Functioning, Chapter Three
Disclaimer: I do not, have not, and will not ever own the epicness that is Bleach.
Disclaimer #2: I am currently very sleep deprived (due to the pure stupidity of a dumb plan to correct my sleep schedule), so I'm not sure exactly how this chapter will be, quality-wise.
Without further ado, let CHAPTER THREE, START!
There Grimmjow was, in a foreign world, carrying an empty basket, lost.
In the Karakura Super Market.
Supposedly the place had great prices, so Grimmjow picked up a grocery list (written by none other than Aizen and Granz) from the kitchen counter earlier that day, and headed… to this place.
Grimmjow walked around awkwardly for a couple minutes as he realized he HAD NO IDEA WHAT HE WAS SUPPOSED TO BUY.
… Or at least what it looked like. Hey, the guy had his food served to him on a silver platter! (Well, they were human souls, but that's beside the point) So what if he forgot what raw food looked like, he would be okay… right?
Eventually, one of the most powerful monsters to visit earth found his (lost) ass at the produce section, looking for… lettuce, onions, and tomatoes, supposedly.
…Now what did they look like again? Ah, it looked like he'd just have to check the signs. Okay, so… the Espada wandered over to misted shelves that seemed to have mirrors over them. He paused to check his oh-so-attractive* self before starting again on his hunt to find edible goods.
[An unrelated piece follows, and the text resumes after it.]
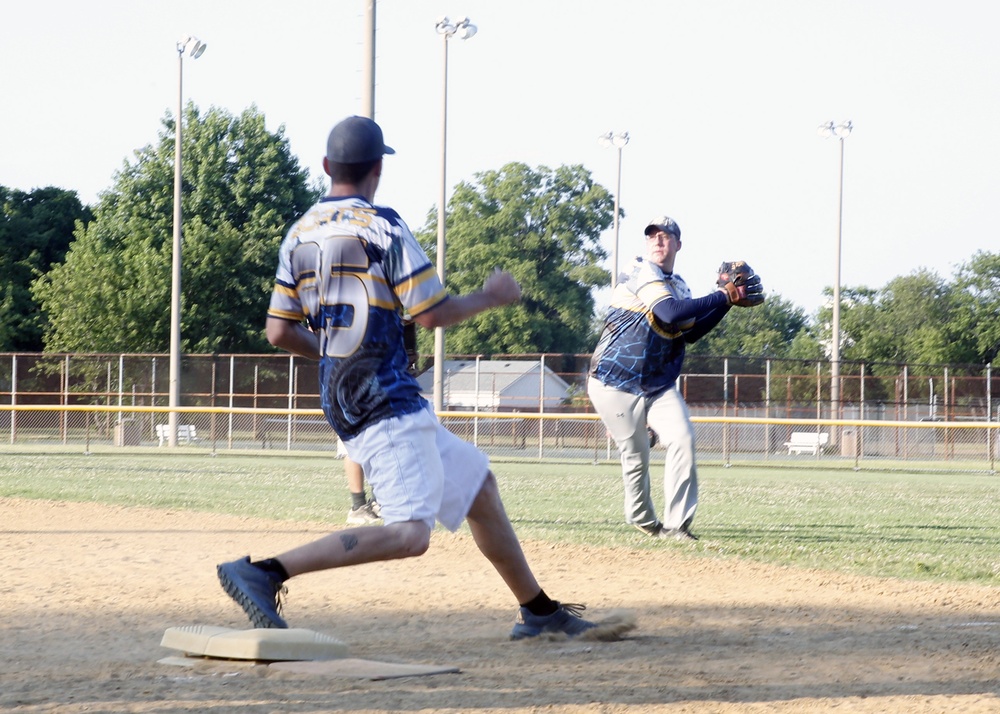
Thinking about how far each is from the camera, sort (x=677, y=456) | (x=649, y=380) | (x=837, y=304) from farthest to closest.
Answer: (x=837, y=304), (x=649, y=380), (x=677, y=456)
Hey, tomatoes! Grimmjow spotted a sign over plump, red… round things,* and grabbed a good handful. The onions and lettuce were hunted down in a similar fashion.
Right when the sixth most powerful Espada was right about to leave the produce section, an innocent sign stopped him in his tracks.
Strawberries. The very fruit his nemesis was named after. Grimmjow stalked evilly over to the large carton full of the juicy red fruits, and plunged his hand into the large pile, feeling a strange sense of satisfaction as his nemesis' namesakes were crushed in the palm of his hand.
This action was performed once or twice more until a disgruntled employee walked over and glared at the powerful Espada.
"Err… Sorry." He muttered as he tried to quietly skulk away.
The pudgy hand of an angered store worker stopped Grimmjow in his tracks.
…
A wasted nine dollars and ten cents later, Grimmjow was nearly finished with his shopping adventure, fishing money out of his (newly bought) jeans pockets, his basket set on the floor in wait of a self-checkout.
"Grimmjow?" called a confused feminine voice. Grimmjow looked up from his mini searching adventure within his pockets to spot a petite black-haired teenager, clad in knee-length purple dress.
"… Didn't I kill you?" He pointed at bemusedly at the girl.
"No, uh, just impaled," responded the (still confused) brunette soul reaper**
"Oh, right… So, uh, what was your name again?" the teal-haired Arrancar asked, feeling rather awkward.
"Rukia—Rukia Kuchiki. And, pray tell, why exactly are you in the world of the living, shopping for…" Rukia peeked over Grimmjow's shoulder at his (now full) grocery basket, "groceries?"
"Oh! Yeah, uh, Aizen finally lost it, and… well, here we are, not even allowed to friggen fight," Grimmjow shook his head in disgust. "So, what about you? Whatcha doin' here, shorty?" Rukia grimaced slightly at the nickname.
"Shopping for the usual, with… Hey, Ichigo! I'm right over here!" Rukia turned and waved toward where Grimmjow could only guess where Ichigo was. Grimmjow could already feel a feral smirk coming on. So that was what was going on between the two. He always knew there was something between the two soul reapers, but could never fathom it was this.
"Hey Rukia, I—" Ichigo paused as he spotted Grimmjow and paled. The very same oh-shit look was plastered on the Strawberry's face, only making Grimmjow's smirk ever the wider.
"So…" Grimmjow started at the pale Ichigo, "what are you two, fuck buddies?"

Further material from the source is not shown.